Avant la crise la part du carburant dans le coût de revient d’une prestation de transport fluvial était estimée à environ 25 %. Compte tenu de l’évolution du prix du carburant (x 2,7 depuis le 1er janvier 2021) cette part s’établit désormais à 47 %, toutes choses égales par ailleurs.

Le recours à la clause d’indexation légale pour neutraliser la hausse et maintenir une part gazole constante dans les charges d’exploitation du transporteur est de moins en moins opérante, les chargeurs refusant de plus en plus la répercussion gazole nonobstant les clauses contractuelles. L’État s’est de son côté abstenu de compenser les entreprises de navigation intérieure, alors même qu’elle a choisi de le faire pour les entreprises de transport routier et les entreprises de transport ferroviaire. Ni compensation par les prix ni compensation par les coûts, une impasse.

L’enjeu social

L’inflation pénalise les salariés en rognant leur pouvoir d’achat. Dans le même temps les entreprises, tous secteurs confondus, peinent à recruter, mettant potentiellement à mal la capacité de répondre à la demande sur certains marchés. Les entreprises et la branche de la navigation intérieure doivent apprendre à composer avec cette nouvelle donne : organisation du travail, niveau de salaire… A moyen et long terme c’est la question de l’attractivité de la Profession qui est posée. La tentation est grande de vouloir faire reposer sur les seules entreprises le rétablissement du pouvoir d’achat des salariés. Ceci n’est pas supportable économiquement dans un secteur composé presque exclusivement de PME/TPE.

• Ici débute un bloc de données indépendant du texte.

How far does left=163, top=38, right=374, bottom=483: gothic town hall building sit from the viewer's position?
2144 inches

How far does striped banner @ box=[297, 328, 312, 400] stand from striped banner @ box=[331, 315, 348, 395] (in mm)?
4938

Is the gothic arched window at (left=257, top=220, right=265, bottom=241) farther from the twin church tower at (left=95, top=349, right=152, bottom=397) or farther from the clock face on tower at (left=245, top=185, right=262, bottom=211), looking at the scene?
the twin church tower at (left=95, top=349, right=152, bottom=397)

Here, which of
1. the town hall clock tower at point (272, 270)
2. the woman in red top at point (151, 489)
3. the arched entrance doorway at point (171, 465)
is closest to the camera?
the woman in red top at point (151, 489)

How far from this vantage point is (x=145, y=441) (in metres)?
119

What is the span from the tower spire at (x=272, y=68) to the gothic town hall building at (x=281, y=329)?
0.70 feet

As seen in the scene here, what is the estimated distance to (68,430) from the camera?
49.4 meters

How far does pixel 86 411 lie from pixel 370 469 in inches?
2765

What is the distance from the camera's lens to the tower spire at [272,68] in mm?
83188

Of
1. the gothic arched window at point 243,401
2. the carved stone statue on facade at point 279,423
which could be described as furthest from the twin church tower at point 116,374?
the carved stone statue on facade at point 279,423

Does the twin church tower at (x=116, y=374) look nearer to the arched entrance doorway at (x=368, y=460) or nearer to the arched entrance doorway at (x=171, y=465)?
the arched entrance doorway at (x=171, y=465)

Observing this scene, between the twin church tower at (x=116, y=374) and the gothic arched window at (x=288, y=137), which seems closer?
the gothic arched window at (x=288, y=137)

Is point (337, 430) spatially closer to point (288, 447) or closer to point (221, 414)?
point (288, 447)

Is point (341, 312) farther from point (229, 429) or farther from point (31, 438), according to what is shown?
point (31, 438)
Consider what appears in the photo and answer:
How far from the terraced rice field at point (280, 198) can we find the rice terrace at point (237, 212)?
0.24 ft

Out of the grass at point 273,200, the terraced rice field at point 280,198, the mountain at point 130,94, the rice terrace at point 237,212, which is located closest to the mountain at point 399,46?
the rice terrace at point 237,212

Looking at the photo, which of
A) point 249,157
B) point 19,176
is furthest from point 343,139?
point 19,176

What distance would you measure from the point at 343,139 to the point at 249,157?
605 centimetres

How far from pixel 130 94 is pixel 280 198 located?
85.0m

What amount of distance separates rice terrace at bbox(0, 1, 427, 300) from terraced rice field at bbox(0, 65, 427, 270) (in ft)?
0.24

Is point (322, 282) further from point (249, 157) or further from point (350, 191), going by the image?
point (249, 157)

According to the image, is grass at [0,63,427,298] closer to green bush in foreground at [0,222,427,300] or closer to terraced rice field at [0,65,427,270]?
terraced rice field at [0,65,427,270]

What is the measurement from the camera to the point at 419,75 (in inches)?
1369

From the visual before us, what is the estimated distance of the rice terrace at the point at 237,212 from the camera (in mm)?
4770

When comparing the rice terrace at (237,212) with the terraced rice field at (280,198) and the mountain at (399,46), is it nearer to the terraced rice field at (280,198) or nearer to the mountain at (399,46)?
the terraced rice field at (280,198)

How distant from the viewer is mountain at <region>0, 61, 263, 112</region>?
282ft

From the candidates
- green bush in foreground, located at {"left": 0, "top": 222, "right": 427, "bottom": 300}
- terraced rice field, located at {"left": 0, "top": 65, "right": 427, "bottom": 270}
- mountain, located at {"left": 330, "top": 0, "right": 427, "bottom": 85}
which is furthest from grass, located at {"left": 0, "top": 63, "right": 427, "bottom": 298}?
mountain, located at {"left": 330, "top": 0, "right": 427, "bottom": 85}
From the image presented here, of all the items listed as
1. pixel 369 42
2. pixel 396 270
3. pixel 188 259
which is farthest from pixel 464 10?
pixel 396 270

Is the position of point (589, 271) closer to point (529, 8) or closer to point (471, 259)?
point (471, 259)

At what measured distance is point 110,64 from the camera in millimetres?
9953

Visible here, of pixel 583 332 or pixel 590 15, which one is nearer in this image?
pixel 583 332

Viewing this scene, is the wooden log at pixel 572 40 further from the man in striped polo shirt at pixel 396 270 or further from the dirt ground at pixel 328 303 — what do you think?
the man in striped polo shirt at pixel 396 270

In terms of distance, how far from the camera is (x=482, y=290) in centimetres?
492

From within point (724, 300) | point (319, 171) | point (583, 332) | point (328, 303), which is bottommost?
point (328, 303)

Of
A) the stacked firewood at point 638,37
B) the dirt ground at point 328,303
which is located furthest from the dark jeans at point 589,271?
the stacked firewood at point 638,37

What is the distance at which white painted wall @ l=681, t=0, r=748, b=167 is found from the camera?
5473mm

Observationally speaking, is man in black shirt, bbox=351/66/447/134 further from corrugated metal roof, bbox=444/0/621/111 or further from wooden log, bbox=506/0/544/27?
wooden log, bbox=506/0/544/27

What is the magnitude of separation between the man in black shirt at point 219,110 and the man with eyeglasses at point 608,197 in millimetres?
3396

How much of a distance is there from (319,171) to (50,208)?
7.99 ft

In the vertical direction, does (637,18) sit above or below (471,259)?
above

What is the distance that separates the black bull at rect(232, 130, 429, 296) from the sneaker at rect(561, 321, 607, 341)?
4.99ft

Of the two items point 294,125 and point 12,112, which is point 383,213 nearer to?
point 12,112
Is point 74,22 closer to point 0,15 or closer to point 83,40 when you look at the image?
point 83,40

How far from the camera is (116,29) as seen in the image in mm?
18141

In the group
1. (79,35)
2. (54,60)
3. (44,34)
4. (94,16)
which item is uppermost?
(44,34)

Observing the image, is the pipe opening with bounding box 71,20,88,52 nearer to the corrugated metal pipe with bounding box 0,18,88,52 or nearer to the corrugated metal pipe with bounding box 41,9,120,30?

La question à suivre des loyers et péages d’infrastructures

Enfin, la dérive des indices d’évolution des prix notamment celui de la construction laisse augurer un second effet potentiellement dévastateur en 2023, sur les péages et les redevances d’occupation du domaine public par le jeu de la simple application mécanique des règles de tarification publique. Un sujet qui doit s’anticiper dès maintenant.

Il faut voir les choses en face, l’inflation vient perturber l’équilibre intermodal, le plus souvent au détriment du fluvial. Dans un secteur – celui des transports – où l’élasticité prix fait basculer le fret d’un mode à l’autre pour quelques centimes de plus ou de moins facturés à la tonne, la régulation par l’augmentation des prix est dangereuse. Celui qui s’y livre risque d’être placé hors marché. 

Prises en ciseaux entre des coûts qui s’envolent et un marché qui stagne, les entreprises de navigation fluviale sont dans l’impasse.

Cette situation n’est évidemment pas spécifique à la France ni au secteur de la navigation intérieure, ce qui l’est davantage c’est à ce stade l’absence de réponse de l’État, qui après avoir éteint deux foyers d’incendie, dans le transport routier et dans le transport ferroviaire, doit s’attendre à en éteindre un autre : dans le fluvial.